News

Pay Still Lags for Pediatric Hospitalists vs. Adult Hospitalists


 

Major Finding: In fiscal 2009, pediatric hospitalist compensation averaged $168,605 vs. $225,544 for adult hospitalists.

Data Source: Compensation survey of 3,296 hospitalists by the Society of Hospital Medicine and Medical Group Management Association.

Disclosures: Dr. Percelay disclosed no financial conflicts of interest.

MINNEAPOLIS — Compensation for pediatric hospitalists has gone up but continues to lag behind that for hospitalists who treat adults.

The average compensation for a full-time pediatric hospitalist was 75% of their adult counterparts in fiscal 2009 at $168,605 vs. $225,544 for an adult hospitalist, according to a new survey by the Society of Hospital Medicine (SHM) and Medical Group Management Association (MGMA).

Median compensation was $160,038 vs. $215,000, respectively.

For pediatric hospitalists, this represents a 16.6% increase from a total compensation of $144,600 reported in a similar SHM survey in 2007-2008, a time period during which compensation fell from $146,000 in 2005-2006.

During the same time period, however, adult hospitalists saw their total compensation increase 13% from $171,000 in 2005-2006 to $193,300 in 2007-2008.

The salary gap between adult and pediatric hospitalists is correlated to differences in productivity and patient encounters, Dr. Jack M. Percelay explained during a poster presentation of the findings at the meeting.

Pediatric hospitalists, when compared with adult hospitalists, had significantly lower production, as measured by work relative value units (average 2,201 vs. 4,303), and fewer hospital encounters per year (average 1,027 vs. 2,211).
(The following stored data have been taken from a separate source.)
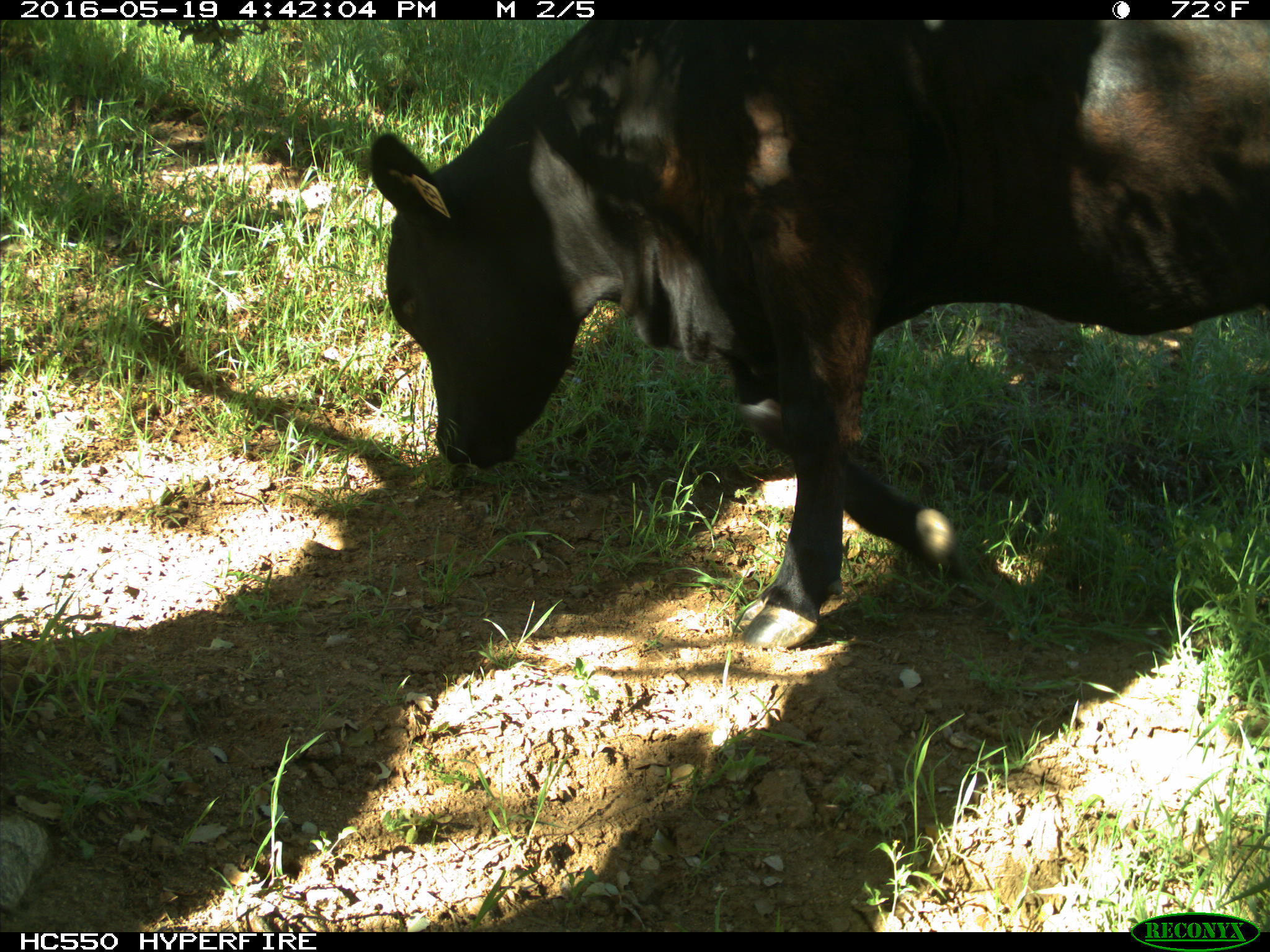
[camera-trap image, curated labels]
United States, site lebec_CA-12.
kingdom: Animalia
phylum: Chordata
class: Mammalia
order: Artiodactyla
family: Bovidae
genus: Bos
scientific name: Bos taurus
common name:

Other factors driving the disparity might include different reimbursement paradigms for pediatric vs. adult hospitalists, regional differences, and the fact that many pediatric hospitalists are employed at academic practices, which traditionally pay less than nonacademic practices. Data were not available for all academic practices—a point Dr. Percelay said could widen the salary gap even further.

The 2009-2010 Hospital Medicine Productivity and Compensation Survey is based on data from 37 pediatric hospital medicine–only practices representing 156 pediatric hospitalists and 390 practices representing 3,140 adult hospitalists.

Previously, the SHM and MGMA conducted their own biennial surveys, but this year the groups worked together and expect to repeat the survey on an annual basis for academic and nonacademic practices, said Dr. Percelay, an SHM board member and pediatric hospitalist with ELMO Pediatrics in New York.

A limitation of the survey is that it represents only 5%-8% of the estimated community of pediatric hospitalists. Still, the groups suggest that by combining their expertise, these data will become the “new gold standard for employers and employees alike.”

The lower reimbursement rate for pediatric hospitalists is not all that surprising, Dr. Percelay said in an interview.

“One of the clear differences structurally is that pediatric hospitalists take care of Medicaid populations and pediatric patients get reimbursed at Medicaid rates.

“That's less than Medicare rates. So we might actually see some difference with health care reform as Medicaid rates are brought up to parity with Medicare rates,” he said.

“The key thing is to look at your individual program to see that you are being appropriately compensated for the work that you do, and that will involve more than just looking at one cell of national data,” the pediatric hospitalist commented.

The survey identified differences in pediatric hospitalist compensation by region, ranging from a high of $172,299 to a low of $166,455. Details on the regions were not revealed, but in the 2007-2008 SHM survey, adult hospitalists in the South and Midwest received more compensation than those in the East and West regions.

The poster presentation provided just a small peek at the full data due to be released this fall that will include information on hospital ownership, staffing model, night coverage, teaching status, and compensation structure.

A comparison study sponsored by the American Academy of Pediatrics section on hospital medicine that uses individual hospitalist responses will provide additional qualitative insight into pediatric hospital medicine practice, Dr. Percelay said at the meeting sponsored by the SHM, the AAP, and the Academic Pediatric Association.

He urged group leaders who did not complete the 2009-2010 survey to register with the SHM at survey@hospitalmedicine.org

Pediatric hospitalists, when compared with adult hospitalists, had significantly lower production, as measured by work relative value units, and fewer hospital encounters per year, Dr. Jack M. Percelay said.